◆ Task instructions ◆
Rewrite all of the data below, putting "open meadow" wherever "grassy field" appears and keeping every other word and character the same.

-- START Provided records --

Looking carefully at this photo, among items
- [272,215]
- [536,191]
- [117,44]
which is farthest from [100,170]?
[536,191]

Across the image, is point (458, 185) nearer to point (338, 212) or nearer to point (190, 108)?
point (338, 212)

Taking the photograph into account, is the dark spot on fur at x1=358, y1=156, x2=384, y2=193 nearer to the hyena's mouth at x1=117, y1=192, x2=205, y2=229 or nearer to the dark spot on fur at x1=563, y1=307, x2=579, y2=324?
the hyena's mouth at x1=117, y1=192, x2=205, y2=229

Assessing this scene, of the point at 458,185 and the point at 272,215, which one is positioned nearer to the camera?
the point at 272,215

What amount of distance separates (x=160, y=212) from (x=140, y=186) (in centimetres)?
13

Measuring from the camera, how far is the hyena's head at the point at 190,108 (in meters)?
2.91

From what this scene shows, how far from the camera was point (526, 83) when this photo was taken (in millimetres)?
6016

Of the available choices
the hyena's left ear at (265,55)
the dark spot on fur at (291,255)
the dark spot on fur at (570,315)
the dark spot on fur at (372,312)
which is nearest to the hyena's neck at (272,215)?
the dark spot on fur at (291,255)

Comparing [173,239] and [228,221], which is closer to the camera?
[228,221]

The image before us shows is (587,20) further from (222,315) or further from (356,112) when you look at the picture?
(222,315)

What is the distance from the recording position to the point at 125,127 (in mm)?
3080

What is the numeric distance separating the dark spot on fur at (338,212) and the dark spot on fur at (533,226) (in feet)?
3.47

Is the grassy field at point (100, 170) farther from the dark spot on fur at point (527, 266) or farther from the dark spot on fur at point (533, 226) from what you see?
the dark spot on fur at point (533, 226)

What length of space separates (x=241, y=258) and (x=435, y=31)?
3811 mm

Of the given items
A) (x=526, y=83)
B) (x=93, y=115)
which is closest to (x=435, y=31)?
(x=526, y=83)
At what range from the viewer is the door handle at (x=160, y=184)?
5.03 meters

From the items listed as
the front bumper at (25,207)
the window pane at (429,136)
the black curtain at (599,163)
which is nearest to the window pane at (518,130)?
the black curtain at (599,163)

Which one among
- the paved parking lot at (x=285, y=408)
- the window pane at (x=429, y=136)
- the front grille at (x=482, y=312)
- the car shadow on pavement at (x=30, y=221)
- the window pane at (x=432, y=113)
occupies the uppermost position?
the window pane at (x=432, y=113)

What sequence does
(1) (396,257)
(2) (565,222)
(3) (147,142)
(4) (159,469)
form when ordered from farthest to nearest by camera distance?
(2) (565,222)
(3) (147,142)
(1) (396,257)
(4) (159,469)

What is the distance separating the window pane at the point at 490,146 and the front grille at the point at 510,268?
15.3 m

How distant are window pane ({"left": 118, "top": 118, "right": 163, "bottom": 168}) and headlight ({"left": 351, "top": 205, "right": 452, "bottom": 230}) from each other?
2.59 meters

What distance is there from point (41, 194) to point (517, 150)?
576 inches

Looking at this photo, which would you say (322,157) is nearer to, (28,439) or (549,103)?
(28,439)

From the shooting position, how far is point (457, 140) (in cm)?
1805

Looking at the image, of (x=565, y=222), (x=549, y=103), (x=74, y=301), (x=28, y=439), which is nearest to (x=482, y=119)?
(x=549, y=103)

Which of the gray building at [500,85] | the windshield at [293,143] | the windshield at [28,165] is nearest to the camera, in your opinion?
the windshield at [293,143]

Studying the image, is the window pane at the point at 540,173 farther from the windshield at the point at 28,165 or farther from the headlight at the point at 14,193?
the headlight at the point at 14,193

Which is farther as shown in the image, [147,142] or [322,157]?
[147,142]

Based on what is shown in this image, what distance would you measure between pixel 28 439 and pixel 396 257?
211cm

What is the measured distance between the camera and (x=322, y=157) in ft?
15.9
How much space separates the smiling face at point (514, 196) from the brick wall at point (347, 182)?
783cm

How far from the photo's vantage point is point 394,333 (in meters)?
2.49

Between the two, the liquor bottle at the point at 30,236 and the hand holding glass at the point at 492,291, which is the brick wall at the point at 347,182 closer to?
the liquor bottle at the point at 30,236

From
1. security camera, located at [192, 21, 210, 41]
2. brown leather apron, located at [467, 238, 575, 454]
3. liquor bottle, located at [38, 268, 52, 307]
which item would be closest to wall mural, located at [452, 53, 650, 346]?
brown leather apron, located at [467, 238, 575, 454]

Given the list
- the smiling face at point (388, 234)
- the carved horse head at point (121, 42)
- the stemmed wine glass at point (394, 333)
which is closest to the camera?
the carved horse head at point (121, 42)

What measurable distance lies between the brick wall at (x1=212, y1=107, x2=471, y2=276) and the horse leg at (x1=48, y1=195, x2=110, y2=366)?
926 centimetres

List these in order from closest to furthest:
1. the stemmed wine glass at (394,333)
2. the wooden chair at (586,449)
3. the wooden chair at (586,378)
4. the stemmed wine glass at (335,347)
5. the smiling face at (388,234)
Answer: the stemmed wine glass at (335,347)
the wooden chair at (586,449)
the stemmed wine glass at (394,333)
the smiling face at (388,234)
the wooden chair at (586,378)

-- END Provided records --

◆ Result for this task ◆
Looking carefully at this photo, among items
- [272,215]
- [536,191]
- [117,44]
which is farthest from [100,170]?
[536,191]

Across the image, is point (458, 185) nearer to point (338, 212) or nearer to point (190, 108)?
point (338, 212)

Taking the photograph into account, is the dark spot on fur at x1=358, y1=156, x2=384, y2=193 nearer to the hyena's mouth at x1=117, y1=192, x2=205, y2=229 or nearer to the dark spot on fur at x1=563, y1=307, x2=579, y2=324?
the hyena's mouth at x1=117, y1=192, x2=205, y2=229

Assessing this scene, of the point at 458,185 and the point at 272,215, which one is positioned nearer to the camera?
the point at 272,215

What amount of distance separates (x=160, y=212) from (x=140, y=186) (in centimetres)?
13

Measuring from the camera, how far is the hyena's head at the point at 190,108 (in meters)?
2.91

From what this scene shows, how far from the camera was point (526, 83) when this photo was taken (in millimetres)?
6016

Of the available choices
the hyena's left ear at (265,55)
the dark spot on fur at (291,255)
the dark spot on fur at (570,315)
the dark spot on fur at (372,312)
which is nearest to the hyena's neck at (272,215)?
the dark spot on fur at (291,255)

Comparing [173,239] and [228,221], which is closer to the camera?
[228,221]

The image before us shows is (587,20) further from (222,315) or further from (356,112) when you look at the picture?
(222,315)

What is the distance from the recording position to the point at 125,127 (in mm)?
3080

What is the numeric distance separating the dark spot on fur at (338,212) and the dark spot on fur at (533,226) (in feet)?
3.47

Is the open meadow at point (100, 170) farther from the dark spot on fur at point (527, 266) or farther from the dark spot on fur at point (533, 226) from what you see?
the dark spot on fur at point (533, 226)

What length of space separates (x=241, y=258) and (x=435, y=31)?
3811 mm

Of the given items
A) (x=526, y=83)
B) (x=93, y=115)
which is closest to (x=435, y=31)?
(x=526, y=83)
At what range from the viewer is the door handle at (x=160, y=184)?
5.03 meters

From the items listed as
the front bumper at (25,207)
the window pane at (429,136)
the black curtain at (599,163)
which is nearest to the window pane at (518,130)?
the black curtain at (599,163)

Which one among
- the paved parking lot at (x=285, y=408)
- the window pane at (x=429, y=136)
- the front grille at (x=482, y=312)
- the car shadow on pavement at (x=30, y=221)
- the window pane at (x=432, y=113)
occupies the uppermost position?
the window pane at (x=432, y=113)

What sequence does
(1) (396,257)
(2) (565,222)
(3) (147,142)
(4) (159,469)
form when ordered from farthest to nearest by camera distance?
(2) (565,222)
(3) (147,142)
(1) (396,257)
(4) (159,469)

What is the distance separating the window pane at the point at 490,146 and the front grille at the point at 510,268?
15.3 m

How distant are window pane ({"left": 118, "top": 118, "right": 163, "bottom": 168}) and headlight ({"left": 351, "top": 205, "right": 452, "bottom": 230}) from each other?
2.59 meters

What distance is there from point (41, 194) to point (517, 150)?
576 inches

Looking at this photo, which would you say (322,157) is nearer to, (28,439) or (549,103)?
(28,439)

From the shooting position, how far is point (457, 140) (in cm)?
1805

Looking at the image, of (x=565, y=222), (x=549, y=103), (x=74, y=301), (x=28, y=439), which is nearest to (x=482, y=119)?
(x=549, y=103)

Which of the gray building at [500,85] | the windshield at [293,143] | the windshield at [28,165] is nearest to the camera, in your opinion?
the windshield at [293,143]

Studying the image, is the window pane at the point at 540,173 farther from the windshield at the point at 28,165 or farther from the headlight at the point at 14,193?
the headlight at the point at 14,193

Which is farther as shown in the image, [147,142] or [322,157]?
[147,142]

Based on what is shown in this image, what distance would you measure between pixel 28 439 and pixel 396 257?
211cm

What is the measured distance between the camera and (x=322, y=157) in ft?
15.9
How much space separates the smiling face at point (514, 196) from the brick wall at point (347, 182)?
783cm

How far from the photo's vantage point is point 394,333 (in meters)?
2.49

Between the two, the liquor bottle at the point at 30,236 and the hand holding glass at the point at 492,291, which is the brick wall at the point at 347,182 closer to?
the liquor bottle at the point at 30,236

From
1. security camera, located at [192, 21, 210, 41]
2. brown leather apron, located at [467, 238, 575, 454]
3. liquor bottle, located at [38, 268, 52, 307]
which item would be closest to wall mural, located at [452, 53, 650, 346]?
brown leather apron, located at [467, 238, 575, 454]

Given the list
- the smiling face at point (388, 234)
- the carved horse head at point (121, 42)
- the stemmed wine glass at point (394, 333)
which is closest to the camera?
the carved horse head at point (121, 42)

What measurable distance lies between the brick wall at (x1=212, y1=107, x2=471, y2=276) and the horse leg at (x1=48, y1=195, x2=110, y2=366)?
926 centimetres

List these in order from closest to furthest:
1. the stemmed wine glass at (394,333)
2. the wooden chair at (586,449)
3. the wooden chair at (586,378)
4. the stemmed wine glass at (335,347)
5. the smiling face at (388,234)
Answer: the stemmed wine glass at (335,347)
the wooden chair at (586,449)
the stemmed wine glass at (394,333)
the smiling face at (388,234)
the wooden chair at (586,378)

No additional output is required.